## Information provided:

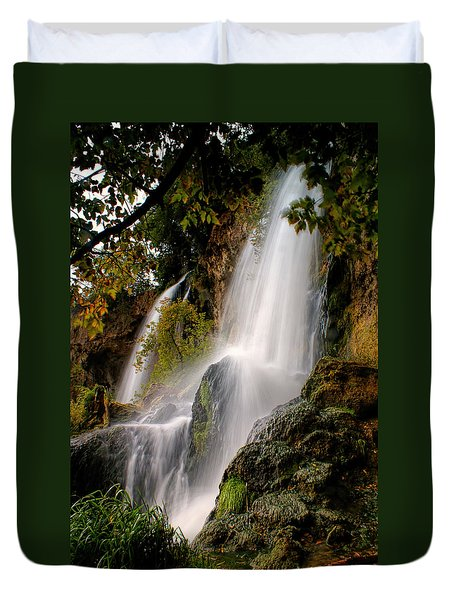 Rifle Falls Duvet Cover by Priscilla Burgers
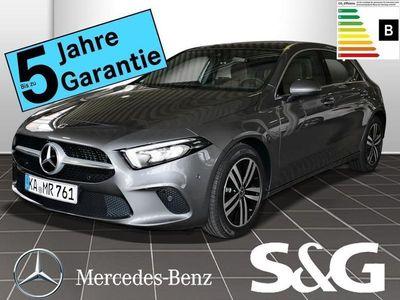 gebraucht Mercedes A180 PROGRESSIVE PreNavi/Pano/LED/7G-DCT/Kamera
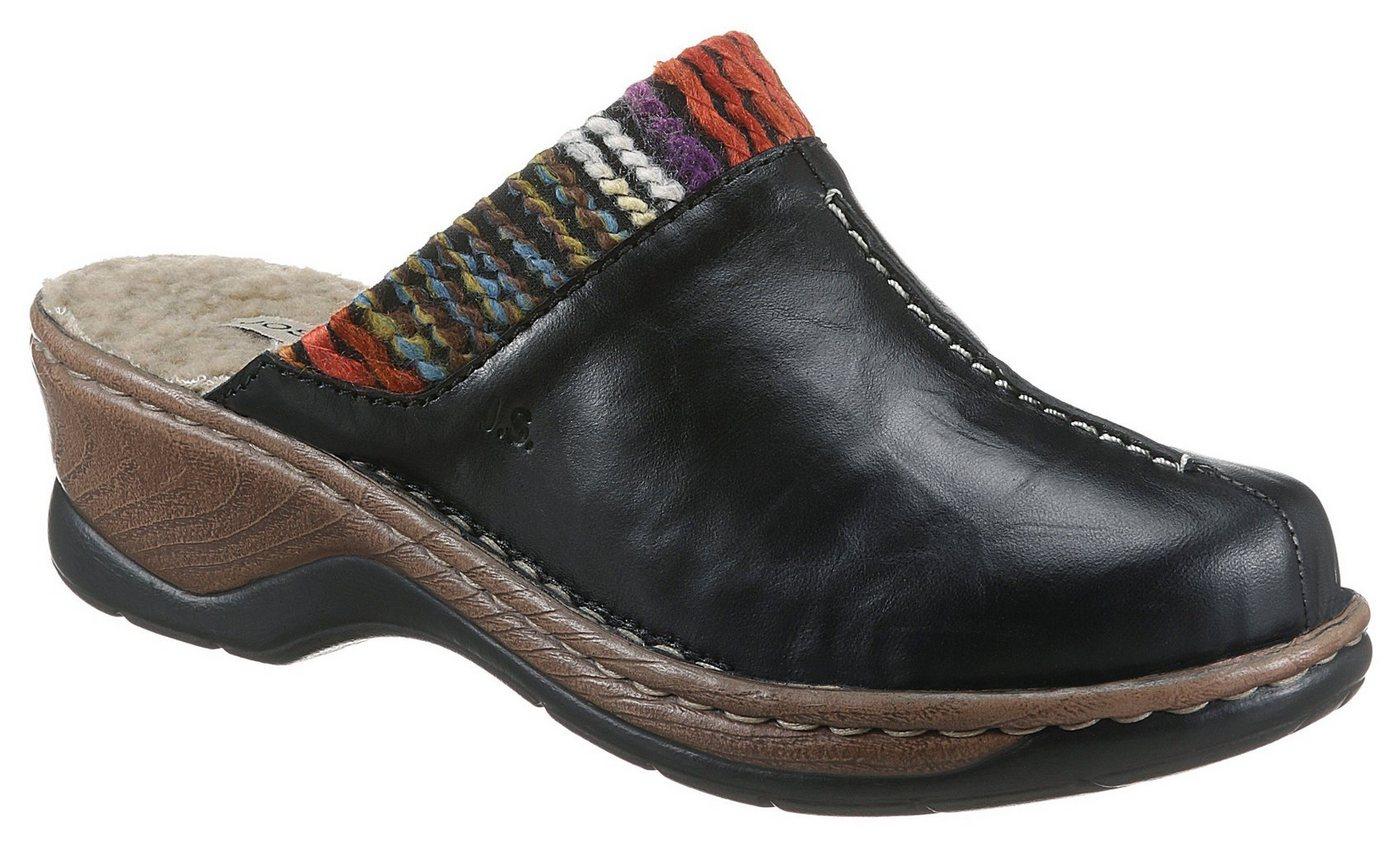 Clogs - Josef Seibel »CATALONIA 59« Clog mit buntem Textilbesatz › schwarz  - Onlineshop OTTO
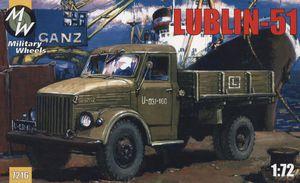 Грузовик Lublin 51. Масштаб 1/72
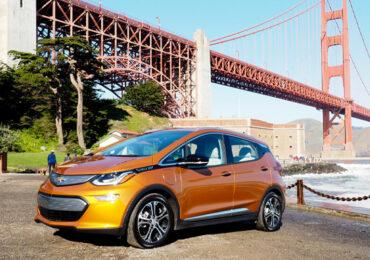 LG უკან გამოთხოვილი ავტომანქანების ხარჯების დასაფარავად GM-ს 1.9 მლრდ დოლარს გადაუხდის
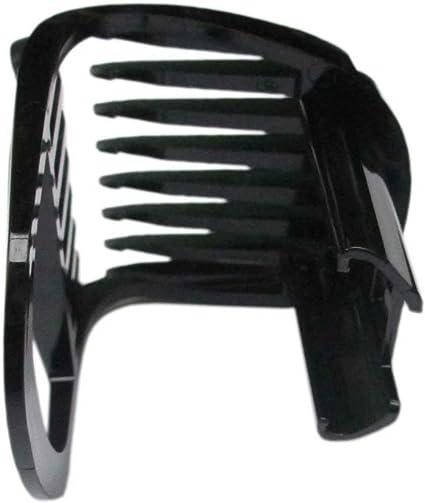 Recortadora de pelo para afeitadora de barba Philips 3500 Series ...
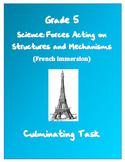 Projet finale - les structures / Final Project - Structures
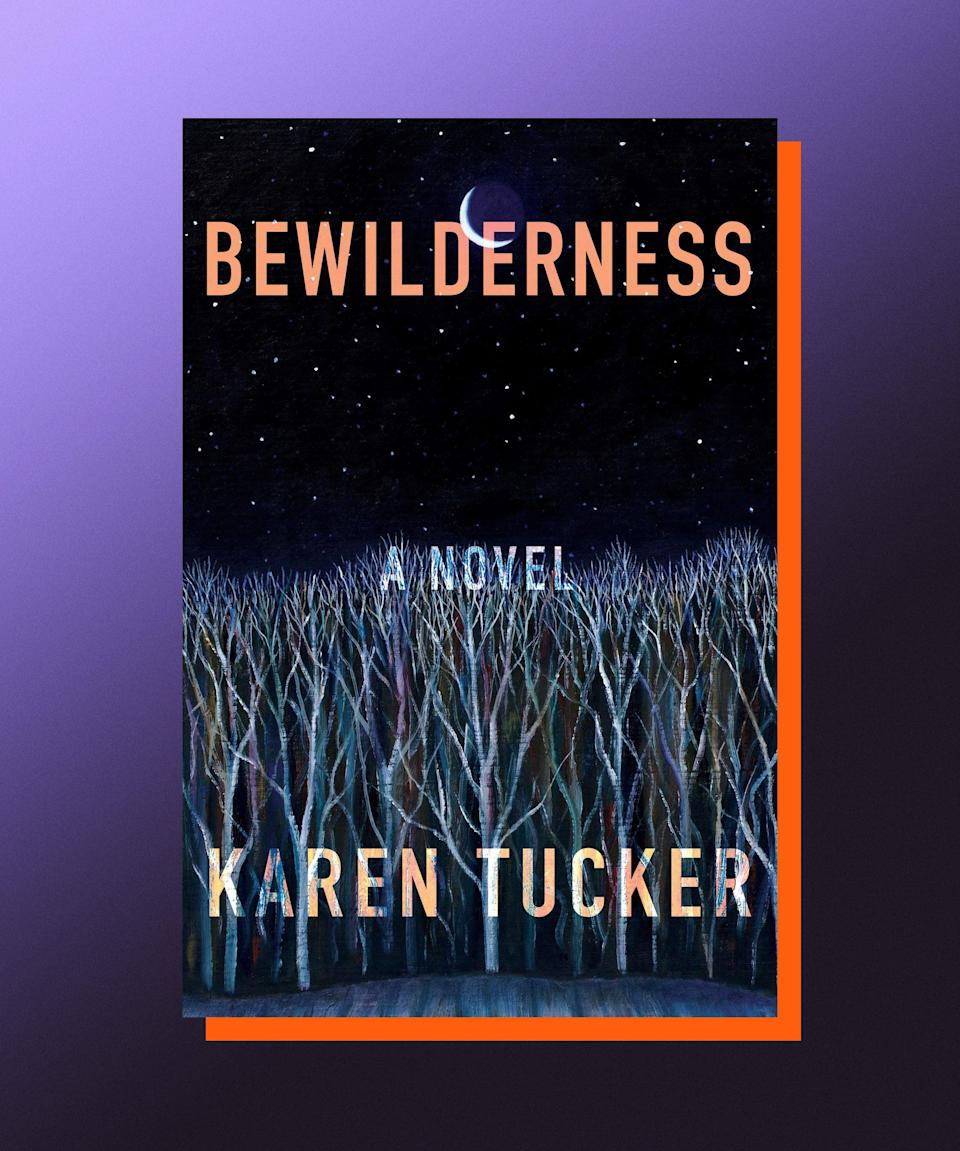 """<strong><em>Bewilderness</em>, Karen Tucker (</strong><a href=""""https://bookshop.org/books/bewilderness/9781646220243"""" rel=""""nofollow noopener"""" target=""""_blank"""" data-ylk=""""slk:available here"""" class=""""link rapid-noclick-resp""""><strong>available here</strong></a><strong>)</strong><br><br>Irene and Luce meet as teenagers in rural North Carolina and bond first over their hatred of the shitty customers they serve at a local pool hall, and later over their shared opioid addiction. The two get clean, eventually, and Luce has plans to start over in Florida with her boyfriend, Wilky — and without Irene. But when that plan falls through, the friends face a future that's less certain than ever, with fewer reasons to try and change their lives again. The kind of that book crawls under your skin and lodges there, Karen Tucker's <em>Bewilderness</em> offers an intimate, riveting portrait of two close friends whose hopes for their lives get derailed because of their addictions, and who struggle to figure out if having any future at all is something either of them will get to have. Tucker has written a powerfully intimate, heartbreaking portrait of this country's opioid epidemic, making clear the many ways that this isn't a problem happening to other people — it's happening to all of us, and it's imperative we deal with it together."""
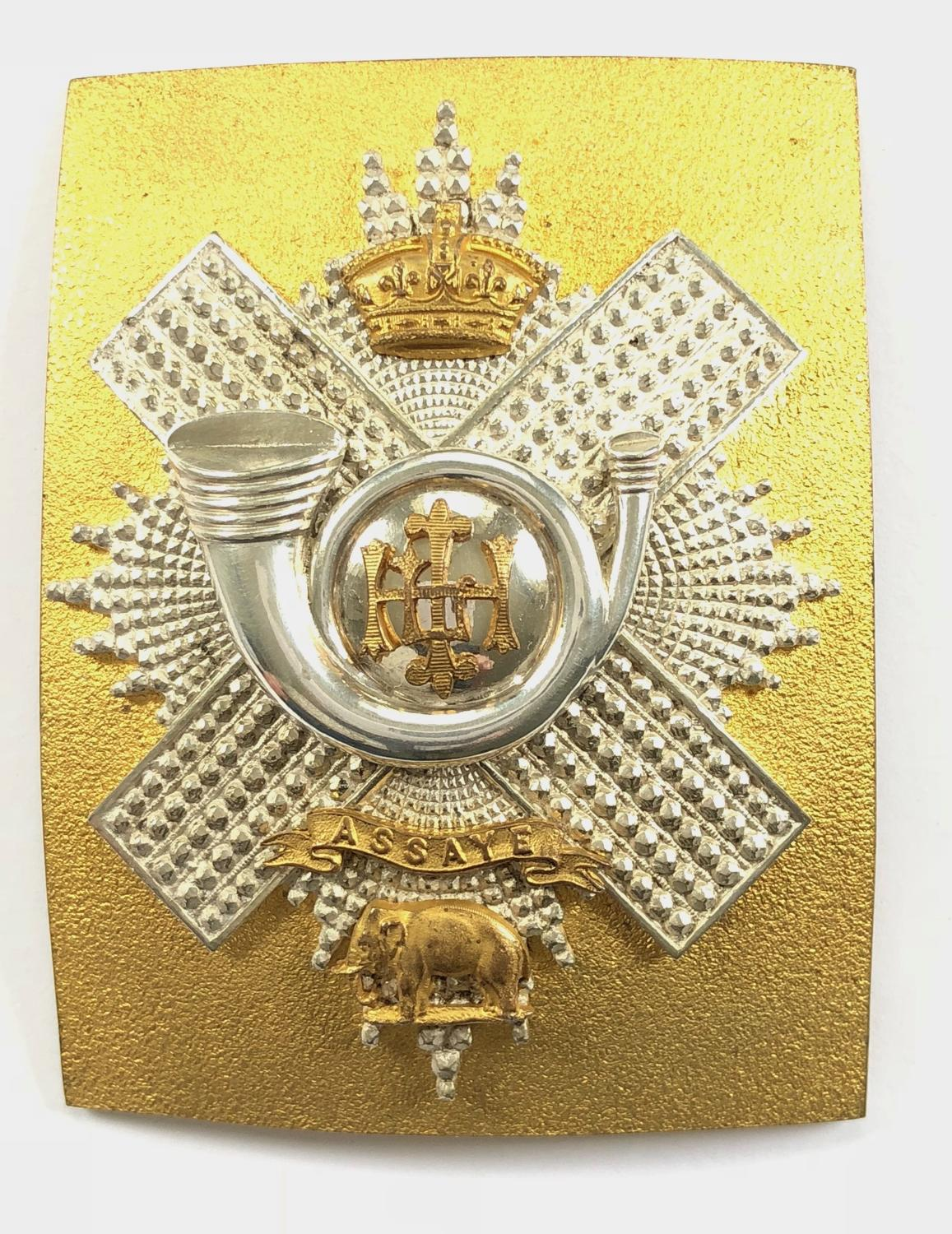 Highland Light Infantry Victorian HLI Officer's shoulder belt plate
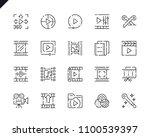 simple set video editing line... | Shutterstock .eps vector #1100539397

## The task:
Any images must be dropped; all other material is to be printed exactly.

## Solution to the problem:
 Rifle Falls Duvet Cover by Priscilla Burgers
 gebraucht Mercedes A180 PROGRESSIVE PreNavi/Pano/LED/7G-DCT/Kamera
 Clogs - Josef Seibel »CATALONIA 59« Clog mit buntem Textilbesatz › schwarz  - Onlineshop OTTO
 Грузовик Lublin 51. Масштаб 1/72
 LG უკან გამოთხოვილი ავტომანქანების ხარჯების დასაფარავად GM-ს 1.9 მლრდ დოლარს გადაუხდის
 Recortadora de pelo para afeitadora de barba Philips 3500 Series ...
 Projet finale - les structures / Final Project - Structures
 """<strong><em>Bewilderness</em>, Karen Tucker (</strong><a href=""""https://bookshop.org/books/bewilderness/9781646220243"""" rel=""""nofollow noopener"""" target=""""_blank"""" data-ylk=""""slk:available here"""" class=""""link rapid-noclick-resp""""><strong>available here</strong></a><strong>)</strong><br><br>Irene and Luce meet as teenagers in rural North Carolina and bond first over their hatred of the shitty customers they serve at a local pool hall, and later over their shared opioid addiction. The two get clean, eventually, and Luce has plans to start over in Florida with her boyfriend, Wilky — and without Irene. But when that plan falls through, the friends face a future that's less certain than ever, with fewer reasons to try and change their lives again. The kind of that book crawls under your skin and lodges there, Karen Tucker's <em>Bewilderness</em> offers an intimate, riveting portrait of two close friends whose hopes for their lives get derailed because of their addictions, and who struggle to figure out if having any future at all is something either of them will get to have. Tucker has written a powerfully intimate, heartbreaking portrait of this country's opioid epidemic, making clear the many ways that this isn't a problem happening to other people — it's happening to all of us, and it's imperative we deal with it together."""
 Highland Light Infantry Victorian HLI Officer's shoulder belt plate
 simple set video editing line... | Shutterstock .eps vector #1100539397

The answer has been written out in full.